Risk Level I is characterized by no coronary artery changes on echocardiography, and Risk Level II includes those patients with transient coronary artery ectasia or dilatation resolving by 8 weeks after disease onset. In both groups, antiplatelet therapy such as acetylsalicylic acid is recommended only through 6–8 weeks after disease onset, and no activity restrictions are recommended. Periodic reassessment, counseling regarding cardiovascular risk factors, and adherence to a heart-healthy diet and lifestyle are recommended. For Risk Level I, periodic reassessment is recommended for every 5 years, whereas follow-up is recommended every 3–5 years for patients that are classified as Risk Level II.

Risk Level III

This group includes patients with isolated small to medium (3–6 mm, z-score 3–7) coronary artery aneurysms.

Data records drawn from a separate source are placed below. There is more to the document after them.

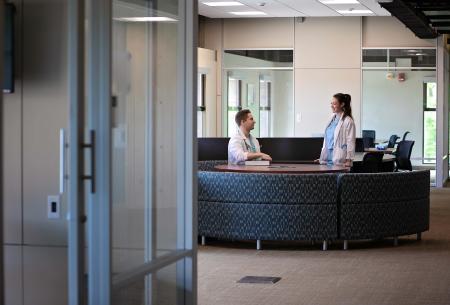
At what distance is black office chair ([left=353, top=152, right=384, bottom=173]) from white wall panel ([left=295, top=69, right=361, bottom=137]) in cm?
620

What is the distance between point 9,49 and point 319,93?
16.0 metres

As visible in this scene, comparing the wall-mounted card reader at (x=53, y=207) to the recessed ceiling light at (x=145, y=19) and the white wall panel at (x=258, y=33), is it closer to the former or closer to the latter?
the recessed ceiling light at (x=145, y=19)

Low-dose aspirin is recommended to be continued at least until the aneurysms regress. Echocardiographic and electrocardiographic evaluations are recommended annually. Counseling regarding cardiovascular risk factors and adherence to a heart-healthy diet and lifestyle are recommended. Although physical activity does not need to be limited, a cardiac stress test should be performed every 2 years. If abnormalities are noted on the stress test, angiographic evaluation is recommended.

Risk Level IV and V

This group includes the patients with at least one large coronary artery aneurysm (>6 mm), including giant aneurysms and the patients with multiple or complex aneurysms without obstruction. All of these patients require long-term antiplatelet therapy. Warfarin therapy is also required when patients have giant aneurysms. Echocardiographic and electrocardiographic evaluations are recommended every 6 months. In addition, cardiac catheterization should be performed between 6 and 12 months after the acute illness. A cardiac stress test is recommended to help delineate the degree of physical activity that should be allowed. Collision and high-impact or contact sports should be avoided due to risk of bleeding with anticoagulant therapy. The Risk Level V group includes patients with coronary artery obstruction evidenced by angiography. Recommendations are similar to those of Risk Level IV, but these patients often also require beta-adrenergic blocking agents. Like all other patients with a history of Kawasaki disease, counseling regarding other cardiovascular risk factors and adherence to a heart-healthy diet and lifestyle (with modified physical activity if indicated) is recommended.

Future Studies

Approximately 50–70 % of coronary aneurysms will regress within the first year or 2 years after diagnosis [79]. The likelihood of coronary aneurysm regression over time appears to be related to the aneurysm size. Other factors influencing aneurysm resolution include age at presentation, proximal versus distal location, and morphology of the aneurysm [79]. As aneurysms regress, fibrous intimal thickening and endothelial dysfunction may occur in patients with Kawasaki disease [80]. Some follow-up studies have shown prolonged endothelial dysfunction even in children without any evidence of coronary abnormalities [81]. Definitive long-term follow-up studies on children with Kawasaki disease are ongoing.